CIA nominee’s insider history raises deep state fears

Only following White House orders will be no defence for the agency’s decisions

Edward Luce

Gina Haspel's appointment as CIA head would reduce the stigma of the agency's post-9/11 activities, while Donald Trump would have an intelligence chief who does as she is told

Contrary to popular belief, Donald Trump and the deep state are getting along fine. Mr Trump wants Gina Haspel, a career intelligence officer, to head the CIA. She once oversaw a “black site” where terror suspects were subjected to “enhanced interrogation”, better known as torture.
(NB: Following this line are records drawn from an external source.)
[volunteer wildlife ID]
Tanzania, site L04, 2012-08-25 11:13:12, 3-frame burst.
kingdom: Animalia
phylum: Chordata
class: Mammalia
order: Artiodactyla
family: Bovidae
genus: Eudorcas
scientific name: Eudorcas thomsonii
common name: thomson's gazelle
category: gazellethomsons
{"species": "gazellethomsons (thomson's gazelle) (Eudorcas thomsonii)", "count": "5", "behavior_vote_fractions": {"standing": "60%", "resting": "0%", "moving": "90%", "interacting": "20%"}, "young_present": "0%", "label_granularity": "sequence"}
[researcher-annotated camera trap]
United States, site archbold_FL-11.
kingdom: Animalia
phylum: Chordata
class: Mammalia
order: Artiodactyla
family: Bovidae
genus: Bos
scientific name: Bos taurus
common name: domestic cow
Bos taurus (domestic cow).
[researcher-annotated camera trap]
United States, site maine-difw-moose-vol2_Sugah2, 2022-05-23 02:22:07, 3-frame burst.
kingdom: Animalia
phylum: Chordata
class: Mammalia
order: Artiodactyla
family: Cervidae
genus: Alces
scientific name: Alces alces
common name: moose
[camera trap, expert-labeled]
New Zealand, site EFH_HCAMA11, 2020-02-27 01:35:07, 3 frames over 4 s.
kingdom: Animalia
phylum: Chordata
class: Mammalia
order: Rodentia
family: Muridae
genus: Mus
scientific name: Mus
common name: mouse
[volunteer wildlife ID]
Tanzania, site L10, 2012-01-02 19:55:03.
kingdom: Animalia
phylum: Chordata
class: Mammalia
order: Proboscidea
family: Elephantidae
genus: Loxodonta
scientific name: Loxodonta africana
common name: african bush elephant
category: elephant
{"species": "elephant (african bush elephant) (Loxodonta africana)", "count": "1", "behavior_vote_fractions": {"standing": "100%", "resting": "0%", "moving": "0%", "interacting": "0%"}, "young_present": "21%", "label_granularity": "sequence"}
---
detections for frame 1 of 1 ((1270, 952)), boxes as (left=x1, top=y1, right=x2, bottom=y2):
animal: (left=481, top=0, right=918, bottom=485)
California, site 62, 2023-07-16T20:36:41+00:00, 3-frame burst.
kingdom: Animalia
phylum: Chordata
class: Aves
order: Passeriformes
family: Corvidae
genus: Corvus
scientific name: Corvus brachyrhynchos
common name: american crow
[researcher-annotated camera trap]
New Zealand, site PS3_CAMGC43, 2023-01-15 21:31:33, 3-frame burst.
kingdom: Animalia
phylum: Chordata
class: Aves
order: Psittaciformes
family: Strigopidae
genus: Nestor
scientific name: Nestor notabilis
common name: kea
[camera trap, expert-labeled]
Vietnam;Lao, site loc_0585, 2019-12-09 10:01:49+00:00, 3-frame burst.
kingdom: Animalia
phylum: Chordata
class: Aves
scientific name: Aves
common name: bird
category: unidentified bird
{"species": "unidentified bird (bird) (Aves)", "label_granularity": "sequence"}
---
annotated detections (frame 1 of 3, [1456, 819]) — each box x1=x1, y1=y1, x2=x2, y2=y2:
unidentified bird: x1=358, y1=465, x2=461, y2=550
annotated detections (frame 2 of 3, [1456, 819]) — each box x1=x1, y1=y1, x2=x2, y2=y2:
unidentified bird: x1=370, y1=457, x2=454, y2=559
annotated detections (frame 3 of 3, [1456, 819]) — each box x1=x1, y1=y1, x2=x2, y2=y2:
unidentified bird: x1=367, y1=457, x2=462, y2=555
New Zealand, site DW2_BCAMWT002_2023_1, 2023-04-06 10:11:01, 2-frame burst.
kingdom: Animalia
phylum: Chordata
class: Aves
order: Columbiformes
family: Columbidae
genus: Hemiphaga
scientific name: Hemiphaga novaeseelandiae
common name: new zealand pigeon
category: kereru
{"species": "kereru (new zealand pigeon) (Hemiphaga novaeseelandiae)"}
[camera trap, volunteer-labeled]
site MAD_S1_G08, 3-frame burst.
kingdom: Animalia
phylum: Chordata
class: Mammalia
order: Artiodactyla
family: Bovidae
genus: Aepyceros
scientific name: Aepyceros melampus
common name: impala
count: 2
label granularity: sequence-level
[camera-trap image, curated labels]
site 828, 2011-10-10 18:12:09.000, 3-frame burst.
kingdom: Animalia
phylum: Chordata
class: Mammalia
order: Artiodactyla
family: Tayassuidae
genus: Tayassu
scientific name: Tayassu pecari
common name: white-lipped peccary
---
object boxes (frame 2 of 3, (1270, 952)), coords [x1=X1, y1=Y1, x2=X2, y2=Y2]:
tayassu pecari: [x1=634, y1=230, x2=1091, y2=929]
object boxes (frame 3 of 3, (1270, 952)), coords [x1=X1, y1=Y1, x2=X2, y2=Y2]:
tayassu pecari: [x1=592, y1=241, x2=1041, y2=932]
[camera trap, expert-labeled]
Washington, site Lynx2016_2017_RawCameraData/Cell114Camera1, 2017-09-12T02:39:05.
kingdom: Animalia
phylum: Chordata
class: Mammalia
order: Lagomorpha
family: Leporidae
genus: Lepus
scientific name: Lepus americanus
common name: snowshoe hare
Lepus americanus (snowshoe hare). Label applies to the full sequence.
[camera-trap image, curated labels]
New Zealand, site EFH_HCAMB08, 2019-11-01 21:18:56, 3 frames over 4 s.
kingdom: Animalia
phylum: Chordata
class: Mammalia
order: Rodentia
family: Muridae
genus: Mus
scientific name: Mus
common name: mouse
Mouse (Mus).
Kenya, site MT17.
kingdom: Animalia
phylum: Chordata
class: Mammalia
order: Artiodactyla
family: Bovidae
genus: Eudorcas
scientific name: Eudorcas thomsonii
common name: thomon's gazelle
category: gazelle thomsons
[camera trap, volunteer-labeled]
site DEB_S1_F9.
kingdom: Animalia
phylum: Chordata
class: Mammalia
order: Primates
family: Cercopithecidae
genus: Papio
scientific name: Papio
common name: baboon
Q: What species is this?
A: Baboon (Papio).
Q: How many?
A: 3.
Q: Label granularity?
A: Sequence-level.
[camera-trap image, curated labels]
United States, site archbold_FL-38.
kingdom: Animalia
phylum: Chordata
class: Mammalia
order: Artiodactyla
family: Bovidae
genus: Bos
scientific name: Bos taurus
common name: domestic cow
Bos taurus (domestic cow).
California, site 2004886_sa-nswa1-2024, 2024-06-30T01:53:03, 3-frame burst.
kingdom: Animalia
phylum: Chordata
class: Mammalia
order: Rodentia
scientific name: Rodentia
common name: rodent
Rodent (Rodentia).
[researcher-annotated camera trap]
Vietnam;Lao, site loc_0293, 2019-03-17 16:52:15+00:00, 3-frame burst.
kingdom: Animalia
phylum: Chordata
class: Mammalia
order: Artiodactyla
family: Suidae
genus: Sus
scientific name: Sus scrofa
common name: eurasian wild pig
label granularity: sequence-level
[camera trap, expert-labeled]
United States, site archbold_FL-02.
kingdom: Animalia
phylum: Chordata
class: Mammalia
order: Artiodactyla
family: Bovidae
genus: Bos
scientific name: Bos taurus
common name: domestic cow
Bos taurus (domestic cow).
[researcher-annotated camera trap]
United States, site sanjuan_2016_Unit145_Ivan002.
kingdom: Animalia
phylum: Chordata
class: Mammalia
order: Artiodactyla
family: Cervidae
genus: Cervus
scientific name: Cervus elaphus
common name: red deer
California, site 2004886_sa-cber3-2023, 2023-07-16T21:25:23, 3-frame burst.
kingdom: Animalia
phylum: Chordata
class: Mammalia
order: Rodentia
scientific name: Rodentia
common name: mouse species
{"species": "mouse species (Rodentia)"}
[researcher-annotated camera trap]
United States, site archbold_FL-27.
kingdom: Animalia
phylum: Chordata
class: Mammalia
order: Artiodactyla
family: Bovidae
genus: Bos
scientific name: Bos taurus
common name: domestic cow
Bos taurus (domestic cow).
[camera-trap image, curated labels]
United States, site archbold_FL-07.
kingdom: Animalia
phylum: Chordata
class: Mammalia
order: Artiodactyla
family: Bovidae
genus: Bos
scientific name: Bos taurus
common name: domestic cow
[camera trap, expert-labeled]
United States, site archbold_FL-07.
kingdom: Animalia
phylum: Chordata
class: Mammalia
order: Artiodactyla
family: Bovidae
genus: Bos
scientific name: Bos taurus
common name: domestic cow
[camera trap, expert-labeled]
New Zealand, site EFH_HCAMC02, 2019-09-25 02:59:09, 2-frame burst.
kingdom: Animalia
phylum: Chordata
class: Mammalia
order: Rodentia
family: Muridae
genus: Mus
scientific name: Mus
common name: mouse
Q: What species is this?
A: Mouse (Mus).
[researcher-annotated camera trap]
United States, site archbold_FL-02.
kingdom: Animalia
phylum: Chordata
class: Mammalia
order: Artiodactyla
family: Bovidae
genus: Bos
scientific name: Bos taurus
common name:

That is one reason the CIA is pushing hard for her to be confirmed: her elevation would reduce the stigma of the agency’s post-9/11 activities.

Mr Trump, meanwhile, would have an intelligence chief with a record of doing what she is told. Both sides are happy. The rest of us should therefore be worried.

For all I know, Ms Haspel is a public servant of the highest probity. Efforts to depict her as villainous are likely to backfire. The truth is that we are ignorant of what she believes. In its push to secure one of its own — the first field operative to be nominated in almost 50 years — the CIA has declassified flattering material on Ms Haspel’s career. But it has ignored Senate requests to shed light on the darker parts. This includes the waterboarding sessions at the Thai site she ran, and her alleged role in the deletion of dozens of interrogation videos.

These are classic deep state tactics. Elected officials are being treated like mushrooms: they are kept in the dark and fed manure.

But it is not how the American system is meant to work. Under US law, officials can be held criminally liable for carrying out an illegal order, including torture and destroying evidence. Following orders is no defence. Public officials pledge to uphold the constitution. They do not swear obedience to their boss.

This is where concerns about Mr Trump’s motives come in. He is at war with other parts of the US government, notably the FBI and the Department of Justice. Both are doing their best to avoid becoming instruments of Mr Trump’s will. He has made it clear that he resents their independence. That is why he fired James Comey, the previous head of the FBI. It may also be why he wants Ms Haspel as CIA director. Would she swear fealty to Mr Trump?

Unless the CIA declassifies Ms Haspel’s full history, we have little idea what she would do. It would be a gamble to trust that she would stand up to Mr Trump. Having once been involved in the destruction of evidence of alleged CIA law breaking, what is to stop her from doing it again?

It is possible that Ms Haspel now believes what happened was wrong — yet thought she should protect CIA morale by getting rid of evidence of its post-9/11 excesses. That is a defensible stance. But what does Mr Trump believe the CIA can do for him? During the 2016 campaign, he said that waterboarding was not nearly “tough enough”. He also vowed to attack the jihadist group Isis by killing their families in reprisal. When asked what he would do if the US military refused to obey him, he replied: “If I say do it, they’re going to do it.”

As far as we know, Mr Trump has not issued such orders. Indeed, he has not mentioned torture since taking office. Perhaps — like much of what he says — Mr Trump was playing to the gallery. That is the comforting explanation. The likelier one is that he is sticking to his deal with Jim Mattis, the secretary of defence.

In his job interview, the former general told Mr Trump that torture does not work. “Give me a pack of cigarettes and a couple of beers and I do better with that,” he said. As long as Mr Mattis is around, Mr Trump will be wary of crossing that red line.

But Mr Mattis is a lonelier figure than he was a few weeks ago. Both John Bolton, the national security adviser, and Michael Pompeo, the nominee for secretary of state, are far more in tune with Mr Trump’s instincts. Mr Bolton has replaced much of the national security staff with people who share his worldview. His new deputy is Mira Ricardel, who was blocked by Mr Mattis for a Pentagon position. She was also vetoed by the office of Rex Tillerson, the recently fired secretary of state. Now she has real power. One of her goals is to exert White House control over the Pentagon. Whether Mr Mattis survives is an open question. He once joked that Mr Bolton was the “devil incarnate”. Perhaps there was an edge to his humour.

Either way, the deep state is alive and well. Barack Obama promised to close Guantánamo Bay.

The prison is still running. He also said he would ban torture. Today the US has a president who has praised waterboarding. His CIA nominee authorised it.

The Senate has received ample warning before it votes on her confirmation. Fool me once, shame on you. Fool me twice, shame on me.